Sunday, October 21, 2007

The Rocky Horror Picture Show

The Rocky Horror Picture Show; musical comedy, USA, 1975; D: Jim Sharman, S: Barry Bostwick, Susan Sarandon, Tim Curry, Richard O'Brien, Patricia Quinn, Charles Gray, Meat Loaf

After they attend a wedding of their friends, young Brad Majors and Janet Weiss can't resist but not to get engaged themselves. Driving to visit Dr. Scott one rainy night, their car gets a flat tire so they are forced to walk to a nearby castle to ask for a phone call to contact help. They are quickly surprised by bizarre inhabitants in the catsle holding a party and meet transvestite Dr. Frank N. Furter who unveils them the secret of life and creates a blond man, Rocky, out of his laboratory. Eddie, ex-delivery boy, storms in with his motorcycle and gets killed by Frank. He then goes on to seduce both Janet and Brad. In the end, Riff Raff and Magneta kill Frank with a laser and release Janet, Brad and Dr. Scott, while the castle flies off into space.

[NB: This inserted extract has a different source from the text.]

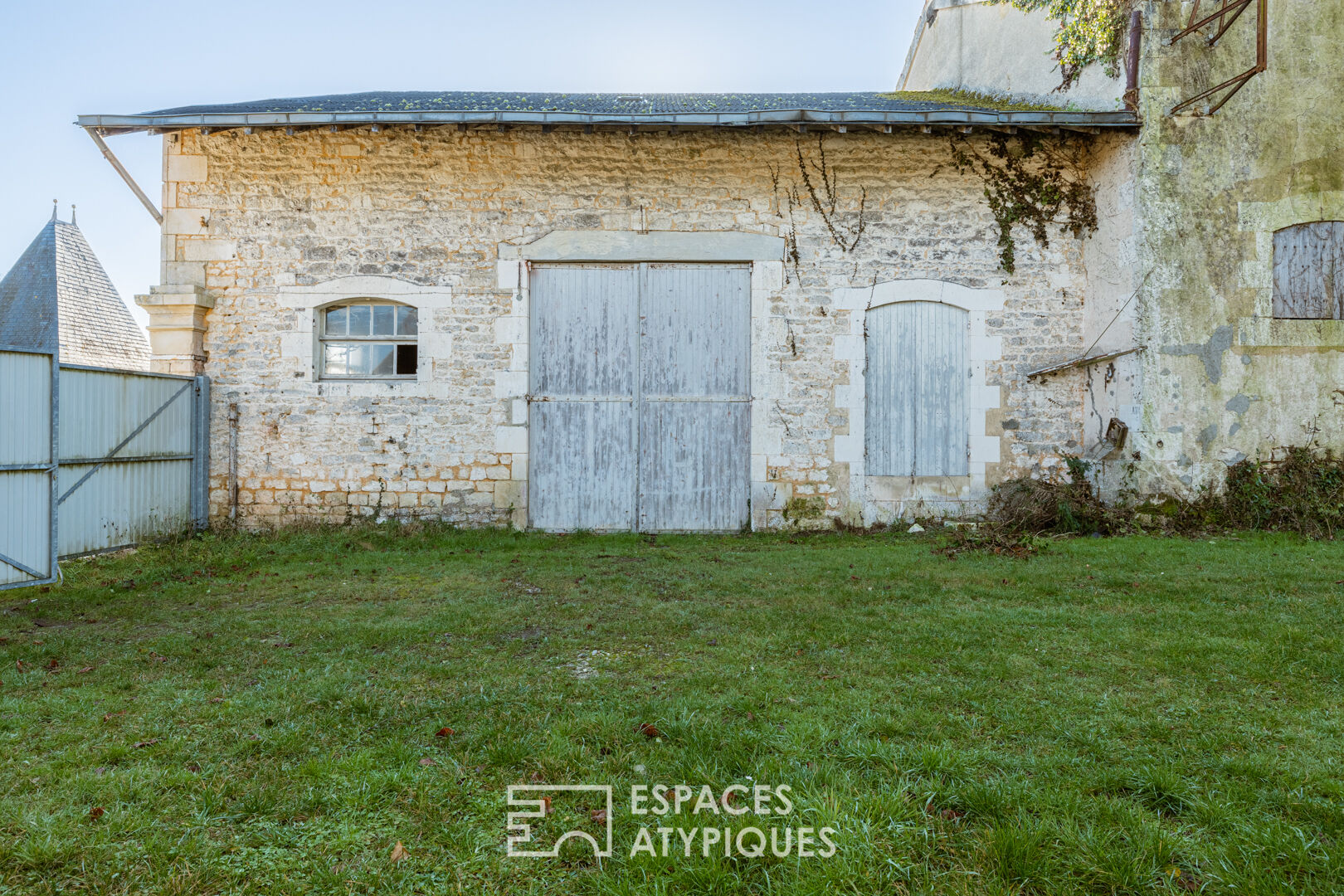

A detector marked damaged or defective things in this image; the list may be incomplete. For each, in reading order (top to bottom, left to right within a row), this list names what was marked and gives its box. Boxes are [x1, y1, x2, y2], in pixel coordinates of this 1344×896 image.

rusty metal bracket [1171, 0, 1263, 115]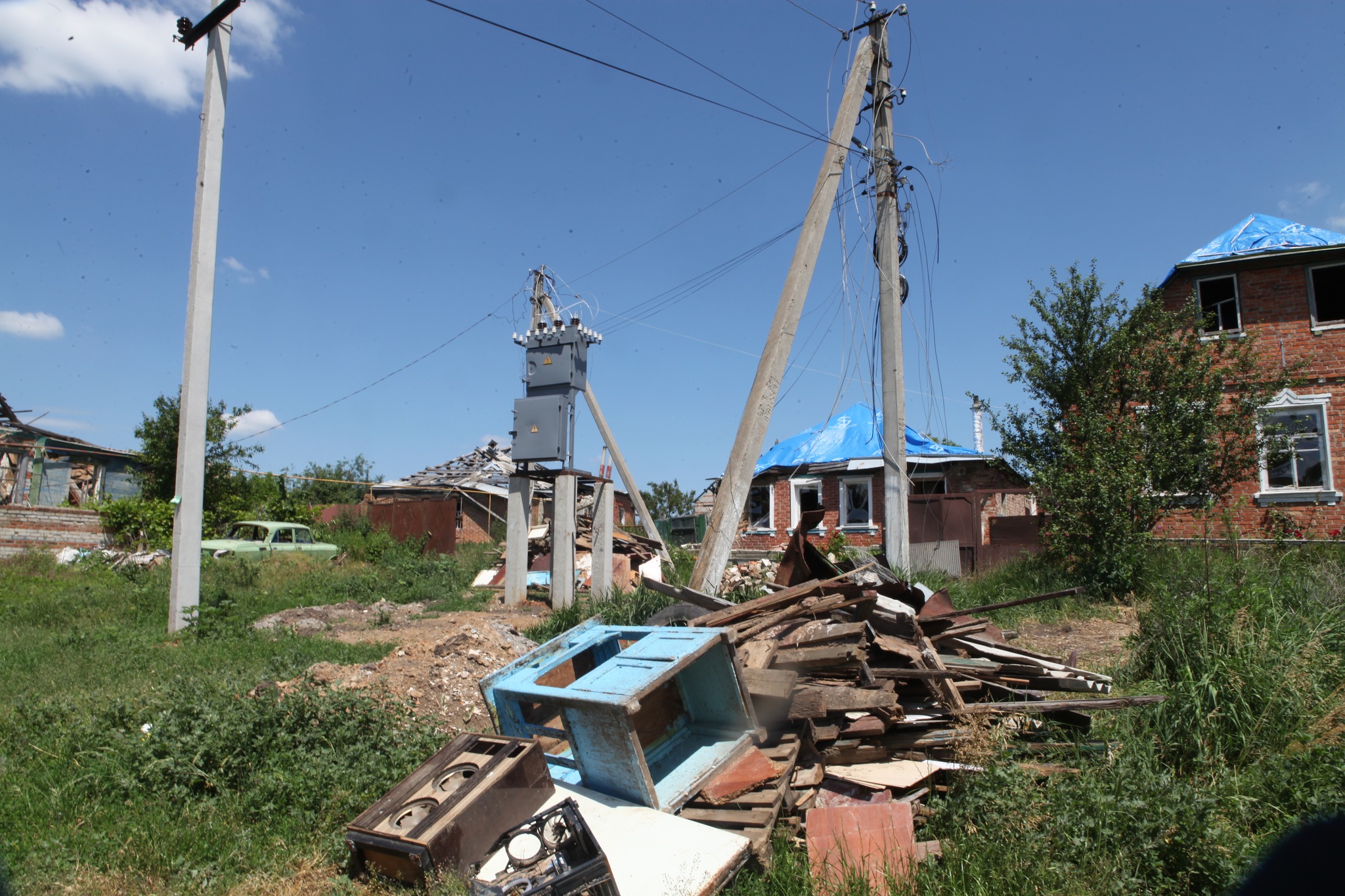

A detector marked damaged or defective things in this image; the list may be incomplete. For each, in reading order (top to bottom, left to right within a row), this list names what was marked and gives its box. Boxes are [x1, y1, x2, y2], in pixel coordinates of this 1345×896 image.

To almost every musical, the most essential thing is the choice of songs and their quality in order for it to work, and "The Rocky Horror Picture Show" simply has a great supply of catchy songs, whether it is the opening "Science Fiction/Double Feature", the wonderfully hilarious "Dammit Janet", energetic "Touch-a, Touch-a, Touch-a Touch Me" or the evergreen "The Time Warp", all in order amazing displays of music that, as always, can't be described with words but just with loud volume that has to go directly into the viewer's ears. Already in the exposition, in which just a set of red lips in the black background are singing about various horror B-films up to the sequence where the nerdy Brad is walking with Janet through the graveyard, stopping in front of a giant heart sign and proposes her, does the "Picture Show" establish its incredibly wild, quirky, free and amusing tone, proving that it still deserves its cult reputation as today as in 1975, dwelling into bizarre costume and set-design to create an ecstatic mood filled with black humor, while Tim Curry is great as the main "bad guy" Frank N. Furter, a "transvestite from Transylvania". It seems not even dramatic actress Susan Sarandon seems to hesitate to show her comic side, and despite numerous flaws - the story is chopped up and doesn't have any sense, the characters are thin, the structure relays too much on musical energy - the film still works because it doesn't intend to be nothing but a very fun ride through some experimental territory whose genealogy and symbolism don't even need to be tracked down.